Under the two main program goals of the LSC grant, Teacher Enhancement and Teacher Support, significant progress has been made in the 1996/97 school year.

Teacher Enhancement has been taken to new levels of pedagogical content and teacher leadership, and Teacher Support is growing through broad-based district and community awareness of the need for teacher leadership in science education reform. Building on the secure foundation of the learning cycle, called FERA (Focus, Explore, Reflect, Apply), teacher enthusiasm for their own learning has grown. The annual ASSET Leadership Conference saw 95% teacher-led professional development sessions on the topics of assessment, questioning skills, and constructivist learning theory. On a warm, sunny afternoon in August on various sections of the patio at Linden Hall, six leadership teams, consisting of administrators and Building Lead Teachers, charted their plans to deliver the new knowledge and skills to their peers in the coming year.

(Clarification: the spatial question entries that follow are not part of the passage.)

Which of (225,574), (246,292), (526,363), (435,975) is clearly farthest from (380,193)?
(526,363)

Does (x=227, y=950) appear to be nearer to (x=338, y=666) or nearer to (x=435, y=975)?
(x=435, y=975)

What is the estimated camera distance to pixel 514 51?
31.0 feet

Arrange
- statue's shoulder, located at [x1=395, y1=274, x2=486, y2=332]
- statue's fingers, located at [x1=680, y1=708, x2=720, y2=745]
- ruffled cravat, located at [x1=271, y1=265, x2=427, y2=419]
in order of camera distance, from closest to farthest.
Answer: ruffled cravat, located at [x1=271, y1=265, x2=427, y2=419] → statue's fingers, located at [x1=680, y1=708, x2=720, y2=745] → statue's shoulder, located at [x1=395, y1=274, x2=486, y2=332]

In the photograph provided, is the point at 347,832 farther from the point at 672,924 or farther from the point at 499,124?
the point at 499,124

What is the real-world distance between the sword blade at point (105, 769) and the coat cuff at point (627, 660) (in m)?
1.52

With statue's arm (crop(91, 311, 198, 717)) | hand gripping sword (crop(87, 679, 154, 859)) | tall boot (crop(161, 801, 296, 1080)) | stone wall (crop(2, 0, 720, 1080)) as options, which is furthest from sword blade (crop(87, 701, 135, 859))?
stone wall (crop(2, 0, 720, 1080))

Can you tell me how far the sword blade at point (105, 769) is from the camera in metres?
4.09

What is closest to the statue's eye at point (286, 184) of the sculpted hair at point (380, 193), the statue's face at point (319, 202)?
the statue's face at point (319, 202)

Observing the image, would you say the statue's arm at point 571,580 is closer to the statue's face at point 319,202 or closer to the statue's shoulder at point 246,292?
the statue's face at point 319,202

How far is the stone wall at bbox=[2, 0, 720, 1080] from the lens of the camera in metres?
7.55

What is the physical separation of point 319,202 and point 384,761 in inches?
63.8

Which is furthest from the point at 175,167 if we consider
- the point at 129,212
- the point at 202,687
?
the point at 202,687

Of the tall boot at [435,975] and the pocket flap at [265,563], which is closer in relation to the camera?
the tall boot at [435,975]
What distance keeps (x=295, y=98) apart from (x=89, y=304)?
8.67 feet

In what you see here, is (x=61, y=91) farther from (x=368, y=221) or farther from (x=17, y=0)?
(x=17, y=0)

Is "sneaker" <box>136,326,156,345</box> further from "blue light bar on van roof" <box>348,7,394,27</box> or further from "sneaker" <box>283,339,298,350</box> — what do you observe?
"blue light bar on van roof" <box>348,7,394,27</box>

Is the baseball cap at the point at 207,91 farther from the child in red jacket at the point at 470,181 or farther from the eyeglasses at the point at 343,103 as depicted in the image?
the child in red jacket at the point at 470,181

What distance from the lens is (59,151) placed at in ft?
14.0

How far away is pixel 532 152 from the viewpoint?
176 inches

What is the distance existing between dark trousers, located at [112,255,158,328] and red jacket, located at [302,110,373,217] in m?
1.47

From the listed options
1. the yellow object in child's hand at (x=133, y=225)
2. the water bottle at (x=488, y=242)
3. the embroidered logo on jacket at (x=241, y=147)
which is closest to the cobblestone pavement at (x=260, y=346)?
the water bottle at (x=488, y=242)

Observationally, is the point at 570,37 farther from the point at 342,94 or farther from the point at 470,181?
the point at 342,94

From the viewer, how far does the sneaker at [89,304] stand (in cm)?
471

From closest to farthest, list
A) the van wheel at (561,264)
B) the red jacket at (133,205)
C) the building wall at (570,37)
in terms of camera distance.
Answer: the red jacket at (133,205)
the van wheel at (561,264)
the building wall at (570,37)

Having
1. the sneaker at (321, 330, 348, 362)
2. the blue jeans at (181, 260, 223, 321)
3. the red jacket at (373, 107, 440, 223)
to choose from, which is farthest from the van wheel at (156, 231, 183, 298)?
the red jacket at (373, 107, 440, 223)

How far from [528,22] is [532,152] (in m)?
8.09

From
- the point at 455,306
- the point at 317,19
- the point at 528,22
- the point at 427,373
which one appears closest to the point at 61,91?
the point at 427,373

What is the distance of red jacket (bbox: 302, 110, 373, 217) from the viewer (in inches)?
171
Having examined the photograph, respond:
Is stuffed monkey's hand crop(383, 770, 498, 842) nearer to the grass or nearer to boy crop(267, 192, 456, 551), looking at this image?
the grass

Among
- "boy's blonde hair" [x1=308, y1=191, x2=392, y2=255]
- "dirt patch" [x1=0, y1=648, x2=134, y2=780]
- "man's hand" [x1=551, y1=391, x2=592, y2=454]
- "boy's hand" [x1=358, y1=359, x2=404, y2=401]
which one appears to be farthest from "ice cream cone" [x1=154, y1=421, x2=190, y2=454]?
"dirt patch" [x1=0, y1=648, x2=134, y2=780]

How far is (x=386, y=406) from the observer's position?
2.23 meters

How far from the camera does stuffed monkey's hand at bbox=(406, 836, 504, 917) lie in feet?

In the area of Teacher Support, two major changes have taken place. The Materials Support Center has seen significant growth and development. The Center now offers all of the Science and Technology for Children (STC) and all of the Full Option Science System (FOSS) units to participating districts, so that they are better able to fit the units into the district curriculum. Growth has been exponential. Requests for STC and FOSS materials have tripled, from 675 modules to 1747 for the year. Since the workload to prepare the classroom materials has increased dramatically, ASSET employs Duquesne University students to work in the Center along with volunteer parents.

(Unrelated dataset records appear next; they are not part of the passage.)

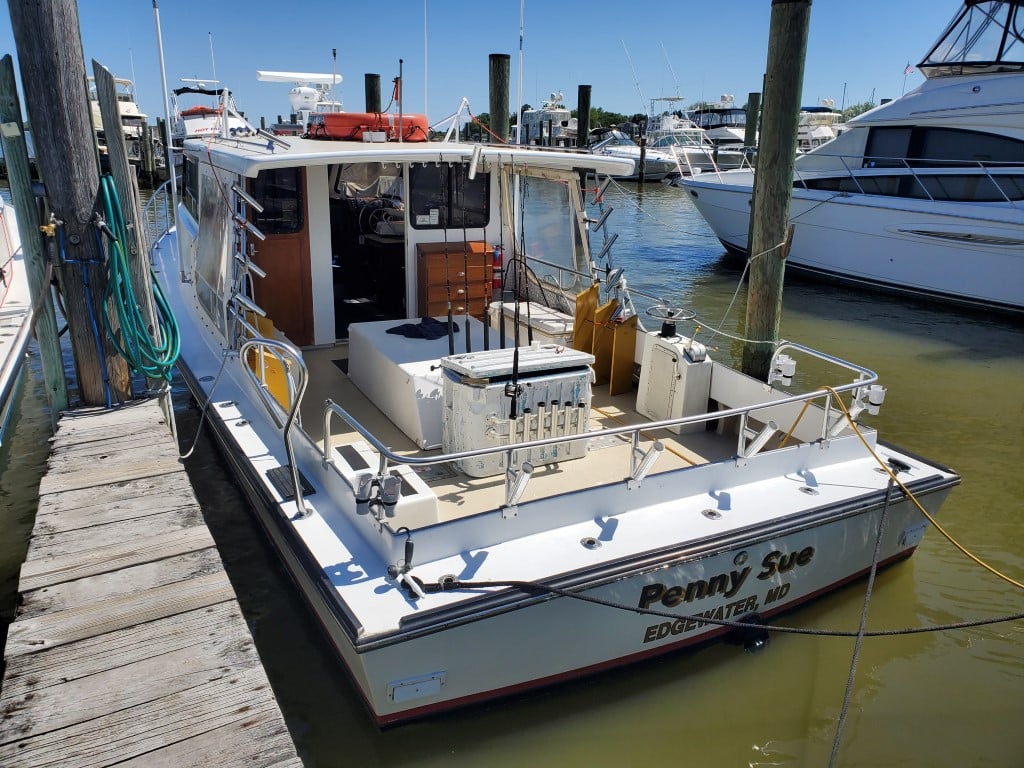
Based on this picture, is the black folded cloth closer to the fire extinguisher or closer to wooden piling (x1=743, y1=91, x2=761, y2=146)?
the fire extinguisher

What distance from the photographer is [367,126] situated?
6.55 meters

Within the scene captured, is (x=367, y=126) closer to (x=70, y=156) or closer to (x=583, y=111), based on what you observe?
(x=70, y=156)

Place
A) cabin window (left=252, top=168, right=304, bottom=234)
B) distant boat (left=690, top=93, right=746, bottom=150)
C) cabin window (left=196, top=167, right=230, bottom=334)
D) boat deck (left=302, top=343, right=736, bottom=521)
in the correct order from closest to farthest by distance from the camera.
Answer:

Secondly, the growth of involvement of regional institutions and recognition in the press point to the growing sense in the Pittsburgh community that working cooperatively to provide science to children and teachers enhances student learning and maximizes institutional impact. Six local organizations, Pittsburgh Voyager, Phipps Conservatory, Civic Garden Center, the Carnegie Science Center, the Pittsburgh Zoo, and the Allegheny Intermediate Unit have devised new programs that enhance the ASSET program.

Lessons Learned

ASSET has learned that professional development for Resource Teachers precedes learning for all classroom teachers. The Resource Teachers made progress in adjusting to their leadership role through a joint retreat held in Tennessee with the Resource Teachers from Nashville, TN, and from Huntsville, AL. Additionally, two of the Resource Teachers joined peers from across the country at the Inquiry Institute at the Exploratorium. Their understanding of inquiry will influence the quality of the professional development sessions during the year.

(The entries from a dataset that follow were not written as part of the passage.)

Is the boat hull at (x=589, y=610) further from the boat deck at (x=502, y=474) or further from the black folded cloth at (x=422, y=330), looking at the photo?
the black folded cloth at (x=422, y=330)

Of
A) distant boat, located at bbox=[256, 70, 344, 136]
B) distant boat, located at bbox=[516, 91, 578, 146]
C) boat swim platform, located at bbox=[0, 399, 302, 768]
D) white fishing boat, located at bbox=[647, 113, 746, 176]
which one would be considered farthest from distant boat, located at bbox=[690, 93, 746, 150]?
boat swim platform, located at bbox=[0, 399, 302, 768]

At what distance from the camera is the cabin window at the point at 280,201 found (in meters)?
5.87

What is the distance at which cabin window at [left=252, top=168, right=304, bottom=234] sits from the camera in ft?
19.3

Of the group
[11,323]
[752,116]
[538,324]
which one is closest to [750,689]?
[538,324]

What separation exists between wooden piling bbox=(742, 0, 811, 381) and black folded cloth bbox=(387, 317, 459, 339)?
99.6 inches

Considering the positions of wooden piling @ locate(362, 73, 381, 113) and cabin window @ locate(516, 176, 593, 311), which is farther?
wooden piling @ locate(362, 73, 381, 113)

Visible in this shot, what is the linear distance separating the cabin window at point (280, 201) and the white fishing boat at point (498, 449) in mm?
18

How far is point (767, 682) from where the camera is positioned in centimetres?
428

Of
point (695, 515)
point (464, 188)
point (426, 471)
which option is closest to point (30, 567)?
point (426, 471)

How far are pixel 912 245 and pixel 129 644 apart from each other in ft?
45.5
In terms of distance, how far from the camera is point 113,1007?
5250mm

It has also been confirmed that the approach of teachers teaching teachers, cross-district collaboration, and addressing the five components of a comprehensive program simultaneously is an effective strategy to promote systemic change in schools. However, as reported last year, change takes time, and partnerships require patience and effective communication. We have learned that our system of communication with district liaisons, through a regular exchange of faxes and meetings, has proven to be increasingly successful. The system of Building Lead Teachers is still evolving, but their various roles are becoming more clearly defined. We anticipate that as electronic communication becomes a reality, their leadership role will grow.